Tik... tik... tik... tik....
Semua mata tertuju pada gerakan jarum tipis yang berputar melingkar di sebuah jam dinding. Detik-detik menanti waktu pulang kerja entah mengapa selalu mendebarkan. Raungan karyawan yang ingin cepat pulang terasa sangat mengoyakkan telinga. Aku tahu, banyak dari mereka yang sudah berkeluarga hingga detik demi detik waktu di rumah begitu berharga. Atau banyak juga yang rumahnya jauh sehingga tak boleh membuang waktu di perjalanan. Mungkin juga ada yang sudah dijemput di depan pabrik dan tak ingin membuat penjemputnya menunggu terlalu lama. Namun yang pasti, tak ada satu pun di antara alasan itu yang membuatku harus terburu-buru.

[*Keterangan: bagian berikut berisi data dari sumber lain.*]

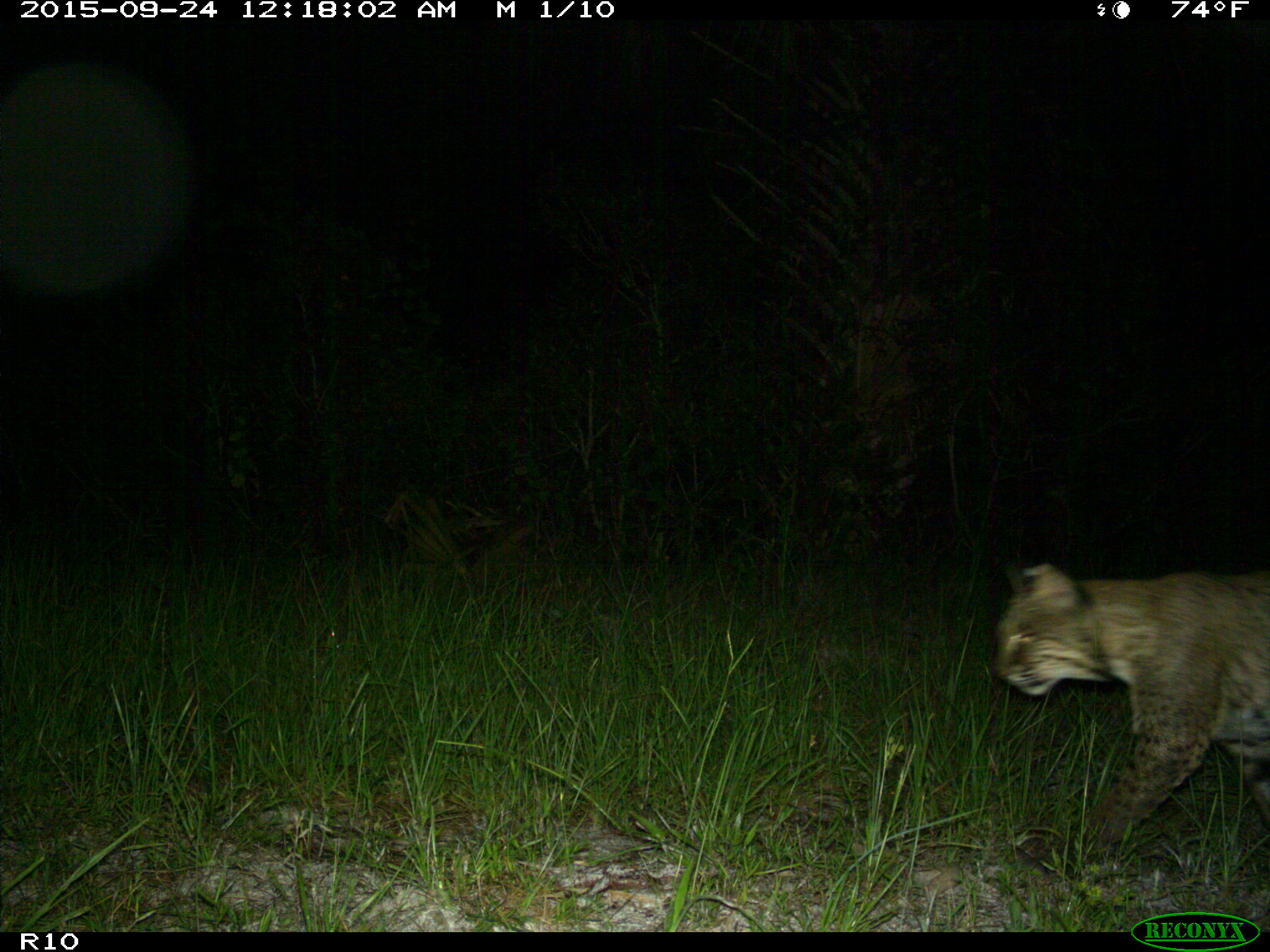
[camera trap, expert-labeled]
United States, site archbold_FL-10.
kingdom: Animalia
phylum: Chordata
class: Mammalia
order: Carnivora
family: Felidae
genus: Lynx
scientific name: Lynx rufus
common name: bobcat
Lynx rufus (bobcat).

Pintu depan dibuka saat jam sudah tepat menunjuk di angka lima. Seluruh karyawan berbaris dengan riuh, berdesakan menuju meja satpam untuk melakukan pemeriksaan keamanan. Seorang satpam wanita menggeledah tubuh dan tas kami, mencegah adanya inventaris pabrik yang terbawa atau sengaja dicuri. Karena sudah kenal dan terbiasa pada karyawan senior, sebagian besar pemeriksaan hanya formalitas saja. Berbeda dengan karyawan baru yang tampak tegang, karyawan senior malah bersenda gurau dengan satpam yang sudah menjadi teman.
“Nuri dapat salam dari Zain,” ucap Mbak Susi, satpam wanita yang dijuluki Mak Lampir, menggodaku sambil melirik sekilas isi tasku.
Kucubit lengan wanita bertubuh kekar itu. “Nggak percaya!” jawabku balik menggodanya. Segera kututup tasku dan bergegas menuju pintu keluar. Sengaja kupelankan langkah, menanti Yati, sahabatku yang berbaris di balik tubuhku.
“Yuk!” ajak Yati sambil menggandeng lenganku dari belakang. Kami berjalan beriringan sambil merencanakan merek sepatu yang akan kami beli nanti. Sejak pagi, Yati sudah mengingatkanku agar menemaninya berbelanja sepulang kerja. Seharian ia terus menerus menggerutu tentang sepatunya yang mengelupas dan haknya hampir patah.